- 1977 re-release cover

Studio album by Boz Scaggs
- Released: March 1974
- Studio: Devonshire Sound Studios (North Hollywood, California)
- Genre: Soul; Philadelphia soul;
- Length: 36:35
- Label: Columbia
- Producer: Johnny Bristol

Boz Scaggs chronology
| My Time (1972) | Slow Dancer (1974) | Silk Degrees (1976) |

= Slow Dancer =

Slow Dancer is the sixth album by Boz Scaggs released by Columbia in 1974. Initially, the album was released with a cover photo of Scaggs walking alone on the beach, with the back of the album framing a head and shoulders shot of Scaggs lying on the beach. The cover photographs were taken by Annie Leibovitz. After the breakout success of 1976's Silk Degrees, Slow Dancer was re-released with a new cover showing Scaggs and a woman in fine clothing, with Scaggs bending to kiss her bosom.
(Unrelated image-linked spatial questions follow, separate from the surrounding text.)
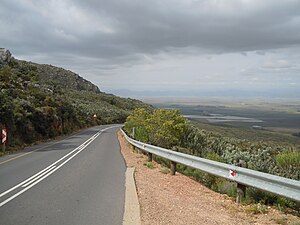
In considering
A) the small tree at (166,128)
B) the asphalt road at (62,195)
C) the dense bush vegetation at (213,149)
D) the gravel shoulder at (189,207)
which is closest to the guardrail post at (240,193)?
the gravel shoulder at (189,207)

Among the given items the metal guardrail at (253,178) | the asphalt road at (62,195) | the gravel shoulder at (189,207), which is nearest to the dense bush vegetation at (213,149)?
the metal guardrail at (253,178)

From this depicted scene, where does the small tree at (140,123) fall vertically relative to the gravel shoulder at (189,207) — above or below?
above

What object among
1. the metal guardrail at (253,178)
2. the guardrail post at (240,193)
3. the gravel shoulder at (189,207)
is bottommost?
the gravel shoulder at (189,207)

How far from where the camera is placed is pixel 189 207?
274 inches

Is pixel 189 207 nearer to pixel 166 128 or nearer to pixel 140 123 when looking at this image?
pixel 166 128

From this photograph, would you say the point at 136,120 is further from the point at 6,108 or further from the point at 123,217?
the point at 123,217

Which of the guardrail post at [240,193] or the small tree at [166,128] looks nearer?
the guardrail post at [240,193]

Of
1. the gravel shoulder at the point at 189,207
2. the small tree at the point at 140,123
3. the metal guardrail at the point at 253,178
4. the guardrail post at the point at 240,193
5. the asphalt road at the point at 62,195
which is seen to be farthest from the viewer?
the small tree at the point at 140,123

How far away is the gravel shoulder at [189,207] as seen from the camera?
603cm

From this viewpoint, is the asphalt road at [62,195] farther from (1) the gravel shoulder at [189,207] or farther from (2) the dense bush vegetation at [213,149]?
(2) the dense bush vegetation at [213,149]

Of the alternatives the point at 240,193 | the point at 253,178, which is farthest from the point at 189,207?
the point at 253,178

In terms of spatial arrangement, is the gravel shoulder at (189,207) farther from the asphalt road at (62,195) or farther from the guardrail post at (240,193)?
the asphalt road at (62,195)

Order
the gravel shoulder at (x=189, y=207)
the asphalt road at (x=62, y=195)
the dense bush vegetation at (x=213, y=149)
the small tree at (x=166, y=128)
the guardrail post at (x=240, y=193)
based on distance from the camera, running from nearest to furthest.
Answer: the gravel shoulder at (x=189, y=207) < the asphalt road at (x=62, y=195) < the guardrail post at (x=240, y=193) < the dense bush vegetation at (x=213, y=149) < the small tree at (x=166, y=128)

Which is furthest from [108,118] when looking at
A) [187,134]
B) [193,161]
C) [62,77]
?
[62,77]
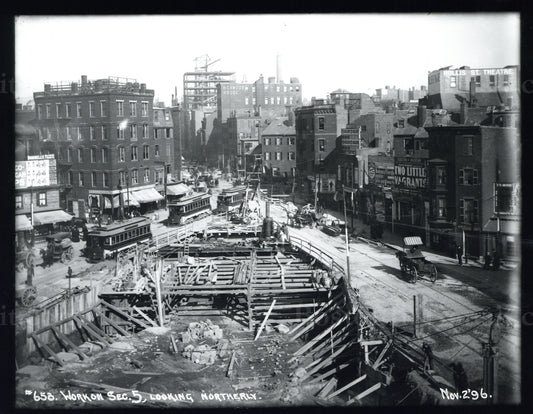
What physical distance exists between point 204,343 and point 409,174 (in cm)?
2375

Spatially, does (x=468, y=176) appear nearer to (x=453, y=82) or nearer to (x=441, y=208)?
(x=441, y=208)

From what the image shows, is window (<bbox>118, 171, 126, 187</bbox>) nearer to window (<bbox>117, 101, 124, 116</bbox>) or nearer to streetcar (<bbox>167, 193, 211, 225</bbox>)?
streetcar (<bbox>167, 193, 211, 225</bbox>)

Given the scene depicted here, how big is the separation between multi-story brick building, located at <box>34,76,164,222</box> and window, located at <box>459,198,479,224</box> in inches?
1038

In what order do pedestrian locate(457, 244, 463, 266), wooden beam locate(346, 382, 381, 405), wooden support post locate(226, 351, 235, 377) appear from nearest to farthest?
wooden beam locate(346, 382, 381, 405) < wooden support post locate(226, 351, 235, 377) < pedestrian locate(457, 244, 463, 266)

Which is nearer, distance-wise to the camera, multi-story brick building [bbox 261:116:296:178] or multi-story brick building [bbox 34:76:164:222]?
multi-story brick building [bbox 34:76:164:222]

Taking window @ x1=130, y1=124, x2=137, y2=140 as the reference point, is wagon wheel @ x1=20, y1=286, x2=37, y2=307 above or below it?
below

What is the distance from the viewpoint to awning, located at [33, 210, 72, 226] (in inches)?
1368

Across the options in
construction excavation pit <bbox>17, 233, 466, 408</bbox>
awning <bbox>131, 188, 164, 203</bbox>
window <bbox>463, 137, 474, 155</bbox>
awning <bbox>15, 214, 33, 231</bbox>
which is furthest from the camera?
awning <bbox>131, 188, 164, 203</bbox>

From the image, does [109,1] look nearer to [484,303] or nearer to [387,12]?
[387,12]

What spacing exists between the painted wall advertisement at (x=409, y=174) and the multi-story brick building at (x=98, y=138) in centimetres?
2288

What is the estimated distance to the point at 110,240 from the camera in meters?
33.5

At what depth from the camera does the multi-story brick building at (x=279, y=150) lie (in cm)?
7931

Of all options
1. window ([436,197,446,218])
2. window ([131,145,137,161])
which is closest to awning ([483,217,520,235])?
window ([436,197,446,218])

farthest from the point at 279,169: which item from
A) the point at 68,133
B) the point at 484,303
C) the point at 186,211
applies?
the point at 484,303
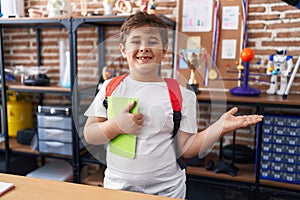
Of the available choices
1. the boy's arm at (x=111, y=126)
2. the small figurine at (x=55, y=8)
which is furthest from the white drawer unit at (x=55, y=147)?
the boy's arm at (x=111, y=126)

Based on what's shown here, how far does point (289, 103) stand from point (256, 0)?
78 cm

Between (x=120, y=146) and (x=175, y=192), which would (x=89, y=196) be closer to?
(x=120, y=146)

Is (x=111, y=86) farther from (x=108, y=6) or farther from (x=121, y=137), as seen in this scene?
(x=108, y=6)

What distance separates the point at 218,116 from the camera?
0.91m

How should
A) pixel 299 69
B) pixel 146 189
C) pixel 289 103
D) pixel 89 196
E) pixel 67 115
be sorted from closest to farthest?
pixel 89 196 < pixel 146 189 < pixel 289 103 < pixel 299 69 < pixel 67 115

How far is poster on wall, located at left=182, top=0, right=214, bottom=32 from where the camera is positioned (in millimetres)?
2082

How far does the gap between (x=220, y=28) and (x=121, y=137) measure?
1494 millimetres

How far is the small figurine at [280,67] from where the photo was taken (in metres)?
1.82

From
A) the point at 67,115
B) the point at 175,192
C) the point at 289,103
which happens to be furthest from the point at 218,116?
the point at 67,115

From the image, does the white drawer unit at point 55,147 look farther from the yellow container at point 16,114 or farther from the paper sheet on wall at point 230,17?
the paper sheet on wall at point 230,17

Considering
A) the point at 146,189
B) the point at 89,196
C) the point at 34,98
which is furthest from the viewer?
the point at 34,98

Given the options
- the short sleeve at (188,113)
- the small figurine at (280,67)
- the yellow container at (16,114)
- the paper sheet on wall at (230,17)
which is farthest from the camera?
the yellow container at (16,114)

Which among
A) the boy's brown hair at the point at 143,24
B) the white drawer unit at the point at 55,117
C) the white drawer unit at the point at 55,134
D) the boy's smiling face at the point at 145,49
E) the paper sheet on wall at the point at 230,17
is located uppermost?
the paper sheet on wall at the point at 230,17

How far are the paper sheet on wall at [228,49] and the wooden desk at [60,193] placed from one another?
57.8 inches
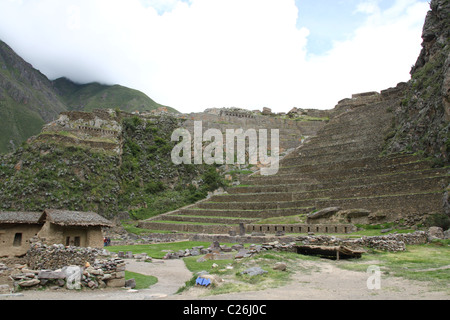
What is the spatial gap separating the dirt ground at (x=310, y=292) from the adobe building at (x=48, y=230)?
5.58m

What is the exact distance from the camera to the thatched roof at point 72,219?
1508cm

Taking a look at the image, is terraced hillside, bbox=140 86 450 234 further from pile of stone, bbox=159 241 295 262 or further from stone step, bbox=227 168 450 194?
pile of stone, bbox=159 241 295 262

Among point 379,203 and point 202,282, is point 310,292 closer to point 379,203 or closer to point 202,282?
point 202,282

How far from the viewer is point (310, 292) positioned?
8.36 metres

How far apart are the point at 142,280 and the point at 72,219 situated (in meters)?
5.60

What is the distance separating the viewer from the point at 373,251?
1574cm

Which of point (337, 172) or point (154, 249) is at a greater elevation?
point (337, 172)

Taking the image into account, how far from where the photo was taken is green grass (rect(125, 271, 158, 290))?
35.9ft

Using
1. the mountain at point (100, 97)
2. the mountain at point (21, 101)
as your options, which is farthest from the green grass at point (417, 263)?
the mountain at point (100, 97)

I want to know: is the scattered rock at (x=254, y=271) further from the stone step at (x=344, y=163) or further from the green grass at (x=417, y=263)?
the stone step at (x=344, y=163)

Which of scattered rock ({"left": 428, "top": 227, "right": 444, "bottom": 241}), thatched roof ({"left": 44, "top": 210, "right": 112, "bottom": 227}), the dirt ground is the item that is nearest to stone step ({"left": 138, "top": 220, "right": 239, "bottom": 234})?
scattered rock ({"left": 428, "top": 227, "right": 444, "bottom": 241})

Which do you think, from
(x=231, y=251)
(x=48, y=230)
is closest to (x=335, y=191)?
(x=231, y=251)

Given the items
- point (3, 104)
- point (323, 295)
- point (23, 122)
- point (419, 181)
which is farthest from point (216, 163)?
point (3, 104)

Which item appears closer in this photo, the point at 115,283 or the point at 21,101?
the point at 115,283
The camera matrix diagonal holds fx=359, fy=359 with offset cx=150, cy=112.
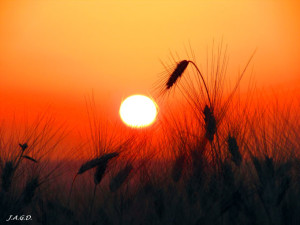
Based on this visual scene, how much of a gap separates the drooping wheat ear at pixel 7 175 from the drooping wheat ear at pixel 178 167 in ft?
3.91

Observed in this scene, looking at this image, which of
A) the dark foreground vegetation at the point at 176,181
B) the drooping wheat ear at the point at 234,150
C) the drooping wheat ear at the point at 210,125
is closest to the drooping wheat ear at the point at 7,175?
the dark foreground vegetation at the point at 176,181

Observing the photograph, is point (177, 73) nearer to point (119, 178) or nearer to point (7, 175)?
point (119, 178)

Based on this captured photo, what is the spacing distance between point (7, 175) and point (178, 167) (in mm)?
1257

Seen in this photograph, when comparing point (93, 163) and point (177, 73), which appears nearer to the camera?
point (93, 163)

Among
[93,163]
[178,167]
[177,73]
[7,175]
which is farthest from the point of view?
[177,73]

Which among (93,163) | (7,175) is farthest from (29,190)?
(93,163)

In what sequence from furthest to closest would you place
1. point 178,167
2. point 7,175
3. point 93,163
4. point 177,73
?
point 177,73
point 178,167
point 7,175
point 93,163

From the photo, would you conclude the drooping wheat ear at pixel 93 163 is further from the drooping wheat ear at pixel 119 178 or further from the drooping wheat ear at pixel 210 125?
the drooping wheat ear at pixel 210 125

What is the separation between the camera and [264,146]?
2486 millimetres

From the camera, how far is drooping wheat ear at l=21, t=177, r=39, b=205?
100 inches

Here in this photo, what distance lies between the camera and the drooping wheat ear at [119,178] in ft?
8.63

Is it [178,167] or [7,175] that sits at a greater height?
[7,175]

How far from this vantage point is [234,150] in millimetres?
2637

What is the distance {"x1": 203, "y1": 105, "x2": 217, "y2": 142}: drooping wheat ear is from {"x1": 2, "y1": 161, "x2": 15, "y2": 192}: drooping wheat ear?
1477 mm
This photo was taken by Ethan Russell.

Professional ratings
Review scores
| Source | Rating |
| Allmusic | Star Half star |
| Christgau's Record Guide | B− |

==Track listing==
All tracks composed by Boz Scaggs, except where indicated

Side One
1. "You Make It So Hard (To Say No)" - 3:31
2. "Slow Dancer" (George Daly, Scaggs) - 3:13
3. "Angel Lady (Come Just In Time)" (Johnny Bristol, Jim McDonough, Scaggs) - 3:28
4. "There Is Someone Else" - 4:32
5. "Hercules" (Allen Toussaint) - 4:03

Side Two
1. "Pain of Love" (Johnny Bristol) -3:11
2. "Sail on White Moon" (Johnny Bristol) - 3:13
3. "Let It Happen" (Johnny Bristol, Scaggs) - 3:18
4. "I Got Your Number" (Johnny Bristol, Gregory Reeves) - 3:43
5. "Take It for Granted" - 4:19

==Personnel==
- Boz Scaggs – vocals, guitar
- David Cohen, David T. Walker, Dennis Coffey, Greg Poree, Jay Graydon, Wah Wah Watson, Red Rhodes – guitars
- Clarence McDonald, Jerry Peters, Joe Sample, Mike Melvoin, Russell Turner – keyboards
- James Jamerson, Jim Hughart – bass guitar
- Ernie Watts, Fred Jackson, John Kelson – saxophone
- George Bohanon, Lon Norman – trombone
- Chuck Findley, Jack H. Laubach, Paul Hubinon, Warren Roché – trumpet, flugelhorn
- Gene Estes, John Arnold – percussion, vibraphone
- Ed Greene, James Gadson – drums
- Joe Clayton, King Errison – congas
- Carolyn Willis, Julia Tillman Waters, Lorna Willard, Myrna Matthews, Pat Henderson – background vocals
- H.B. Barnum – string arrangements, conductor
- Technical
- Producer – Johnny Bristol
- Engineer – Greg Venable
- Remix – Al Schmitt
- Photography – Ethan Russell
- Artwork by Tony Lane

==Charts==

| Chart (1974–77) | Position |
|---|---|
| Australia (Kent Music Report) | 62 |
| United States (Billboard 200) | 81 |

==Certifications==

| Region | Certification | Certified units/sales |
| United States (RIAA) | Gold | 500,000^{^} |
^{^} Shipments figures based on certification alone.